Fig. 5 |. Conserved therapeutic potential of MIC in mammalian cells.

a, Human FXR activity. Graph shows mean ± s.d. (P value determined by two-way ANOVA with Tukey’s multiple comparisons test). b, mRNA of lysosomal and mitophagy genes, after 24 h in C2C12 myoblasts. Graph shows mean ± s.d. (P value determined by two-tailed unpaired t-test). Assays (a and b) were independently repeated four times. c, Lysosomal acidity after 24 h measured by LysoTracker Red. Left, histogram with MFI, ~50,000 cells with bafilomycin A1 (Baf) used as positive control. Right, fold changes. Baf (P < 0.0001) and MIC (P = 0.0006) (P values determined by one-way ANOVA with Dunnett’s multiple comparisons test). d, Lysosomal activity after 24 h, C2C12 cells (images) quantified by DQ-BSA (right). Baf was used as control. The box plot shows the 25th–75th percentiles, median line and minimum–maximum whiskers. n = 64 and 76 cells, P < 0.0001 (P value determined by two-tailed unpaired t-test). Scale, 200 μm. e, Mitochondrial activity after 24 h in C2C12 by MitoTracker Red. Left, histogram with MFI, ~50,000 cells with UA as positive control. Right, fold changes. MIC-20μM (P = 0.0090) and UA (P = 0.0012) (P values deterrmined by one-way ANOVA with Dunnett’s multiple comparison test). f, Mitochondrial ROS after 24 h of drug in C2C12 measured by MitoSOX Red, 4-h rotenone exposure (10 μM). UA was used as positive control. Scatter plot, ~50,000 cells; gating shows percent of cells positive for MitoSOX Red. g, Mitochondrial ROS after 24 h in C2C12. Graph shows mean ± s.d. Ctrl-rotenone (P = 0.0011) and MIC-rotenone (P = 0.0348) (P values determined by one-way ANOVA with Tukey’s multiple comparison test).

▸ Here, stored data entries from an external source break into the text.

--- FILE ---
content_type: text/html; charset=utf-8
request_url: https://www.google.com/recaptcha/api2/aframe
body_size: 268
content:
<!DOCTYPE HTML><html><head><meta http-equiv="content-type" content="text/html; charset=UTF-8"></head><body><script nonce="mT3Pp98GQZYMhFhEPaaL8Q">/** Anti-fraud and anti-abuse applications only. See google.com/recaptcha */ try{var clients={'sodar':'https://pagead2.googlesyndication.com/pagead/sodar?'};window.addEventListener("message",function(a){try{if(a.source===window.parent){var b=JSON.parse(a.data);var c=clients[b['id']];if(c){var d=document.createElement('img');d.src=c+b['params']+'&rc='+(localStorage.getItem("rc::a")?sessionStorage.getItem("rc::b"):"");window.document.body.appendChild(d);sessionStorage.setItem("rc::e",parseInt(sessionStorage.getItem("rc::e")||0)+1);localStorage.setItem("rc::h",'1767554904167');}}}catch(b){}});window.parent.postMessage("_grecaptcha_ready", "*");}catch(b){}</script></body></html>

Assays (c–e and g) were independently repeated two times with triplicates. h, Cell viability after 24 h in C2C12. Assay was independently repeated four times. Graph shows mean ± s.d. Rotenone-MIC0 (P < 0.0001), rotenone-MIC20 (P = 0.0005) and Rotenone-MIC30 (P = 0.0002) (P values determined by one-way ANOVA with Tukey’s multiple comparison test). i, OCR of C2C12, basal (B) and maximum (M) 24 h after DMSO, -MIC or -guggulusterone (zGG), 10 μM and 20 μM at 37 °C. Assay was independently repeated at least four times (DMSO, n = 4; MIC10, n = 4; MIC20, n = 5; zGG10, n = 5; zGG20, n = 5). The box plot shows the 25th–75th percentiles, median line and minimum–maximum whiskers. MIC 10 μM (P = 0.0365) and zGG 20 μM (P = 0.0092) (P values determined by two-way ANOVA with Sidak’s multiple comparison test). Ctrl, control; Mt., mitochondrial; NS, not significant.